**What to do:**
A – According to the passage on Paul Kagame's 1977 trip to Rwanda, what did he drink while sitting alone at the Kiyovu hotel bar?
B – From the passage on Paul Kagame's 1977 trip to Rwanda, reproduce word for word the part starting with "At the border" and going on through "to be done.".

Some of these young exiles wanted to visit the country for which they were preparing to sacrifice so much. Paul Kagame, who had been away since the age of two and remembered nothing other than his brush with death there, was among them. Like other refugees, he had no way to obtain a passport, since Rwanda no longer recognized him and Uganda would not grant him citizenship. He managed, however, to persuade a Ugandan official to issue him a travel document, and with it, late in 1977, he crossed into his homeland.

At the border crossing, the twenty-year-old Kagame hired a taxi and took it to Kigali, the Rwandan capital. One of his relatives, a kind of uncle, had been part of a celebrated group of young leftists who accepted an offer to study in Czechoslovakia, only to find after graduating that the government had decided not to allow the Tutsi among them to return home. All returned together anyway, setting off a tumultuous confrontation after which several of them, including Kagame’s uncle, were imprisoned for more than a year. He became the young man’s first friend inside Rwanda. The two of them spent many hours talking about the worldwide clash of ideas, their country’s situation, and what was to be done.

Kagame had entered the country legally, but his travel document said nothing about his Rwandan origin, and he was afraid of trouble if the police stopped him in Kigali. Only after dark did he dare venture onto the streets. Once out, he walked endlessly, slowly absorbing the reality of a city that had until then existed for him only in dreams and stories. He relied on the shadows and his instincts to keep him safe.

On one of his forays, Kagame discovered that the bar at a midsize hotel called the Kiyovu attracted a clientele of politicians, civil servants, and police officers who liked to gather after work for beer and conversation. He became a regular. His routine was to slip in as unobtrusively as possible, sit at a table by himself, speak to no one, and nurse one orange soda after another. He seemed to be lost in his own world, but actually he was listening intently to conversations around him. What he overheard was mostly gossip and news of the political rialto: who loses and who wins, who’s in, who’s out. It fascinated him.

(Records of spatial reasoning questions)
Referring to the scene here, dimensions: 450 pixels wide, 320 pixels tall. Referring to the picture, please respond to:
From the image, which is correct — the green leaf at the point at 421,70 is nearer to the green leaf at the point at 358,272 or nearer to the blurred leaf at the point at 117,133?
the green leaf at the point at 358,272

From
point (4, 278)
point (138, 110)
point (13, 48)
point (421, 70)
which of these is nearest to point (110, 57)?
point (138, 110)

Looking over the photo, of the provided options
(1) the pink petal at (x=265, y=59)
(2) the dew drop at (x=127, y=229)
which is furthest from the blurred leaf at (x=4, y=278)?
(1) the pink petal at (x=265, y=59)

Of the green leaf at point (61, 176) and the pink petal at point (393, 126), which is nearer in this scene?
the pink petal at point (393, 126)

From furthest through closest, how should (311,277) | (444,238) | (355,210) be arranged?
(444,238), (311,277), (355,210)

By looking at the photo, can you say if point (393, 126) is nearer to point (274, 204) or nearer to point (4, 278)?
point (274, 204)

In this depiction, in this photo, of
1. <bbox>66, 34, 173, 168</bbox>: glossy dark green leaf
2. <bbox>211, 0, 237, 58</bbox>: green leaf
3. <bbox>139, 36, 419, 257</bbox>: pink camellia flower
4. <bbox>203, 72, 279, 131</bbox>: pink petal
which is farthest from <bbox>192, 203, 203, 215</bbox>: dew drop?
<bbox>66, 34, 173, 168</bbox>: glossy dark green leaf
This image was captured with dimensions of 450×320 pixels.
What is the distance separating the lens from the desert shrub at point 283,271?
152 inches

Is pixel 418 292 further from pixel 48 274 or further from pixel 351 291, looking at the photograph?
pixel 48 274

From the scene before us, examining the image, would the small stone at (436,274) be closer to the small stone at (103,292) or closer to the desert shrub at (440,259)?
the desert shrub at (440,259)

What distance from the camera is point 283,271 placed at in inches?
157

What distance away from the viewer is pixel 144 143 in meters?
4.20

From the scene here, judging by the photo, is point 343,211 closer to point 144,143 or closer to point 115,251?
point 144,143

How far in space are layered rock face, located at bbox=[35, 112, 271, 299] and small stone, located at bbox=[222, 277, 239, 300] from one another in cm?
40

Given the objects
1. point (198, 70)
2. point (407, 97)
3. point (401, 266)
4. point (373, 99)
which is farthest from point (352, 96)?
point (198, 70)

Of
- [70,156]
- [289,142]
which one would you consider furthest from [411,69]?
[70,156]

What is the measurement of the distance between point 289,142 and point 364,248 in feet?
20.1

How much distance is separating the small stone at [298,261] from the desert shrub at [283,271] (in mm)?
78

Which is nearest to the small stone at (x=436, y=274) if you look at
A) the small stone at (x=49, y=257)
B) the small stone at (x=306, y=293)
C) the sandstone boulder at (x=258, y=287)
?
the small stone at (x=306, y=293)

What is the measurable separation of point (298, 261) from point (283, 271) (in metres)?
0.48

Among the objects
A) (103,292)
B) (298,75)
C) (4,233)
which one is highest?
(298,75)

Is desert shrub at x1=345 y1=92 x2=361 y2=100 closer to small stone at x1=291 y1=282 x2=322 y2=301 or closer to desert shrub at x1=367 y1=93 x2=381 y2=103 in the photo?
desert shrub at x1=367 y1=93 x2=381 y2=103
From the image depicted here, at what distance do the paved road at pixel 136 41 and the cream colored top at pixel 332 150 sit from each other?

**Completed exercise:**
A – One orange soda after another.

B –
At the border crossing, the twenty-year-old Kagame hired a taxi and took it to Kigali, the Rwandan capital. One of his relatives, a kind of uncle, had been part of a celebrated group of young leftists who accepted an offer to study in Czechoslovakia, only to find after graduating that the government had decided not to allow the Tutsi among them to return home. All returned together anyway, setting off a tumultuous confrontation after which several of them, including Kagame’s uncle, were imprisoned for more than a year. He became the young man’s first friend inside Rwanda. The two of them spent many hours talking about the worldwide clash of ideas, their country’s situation, and what was to be done.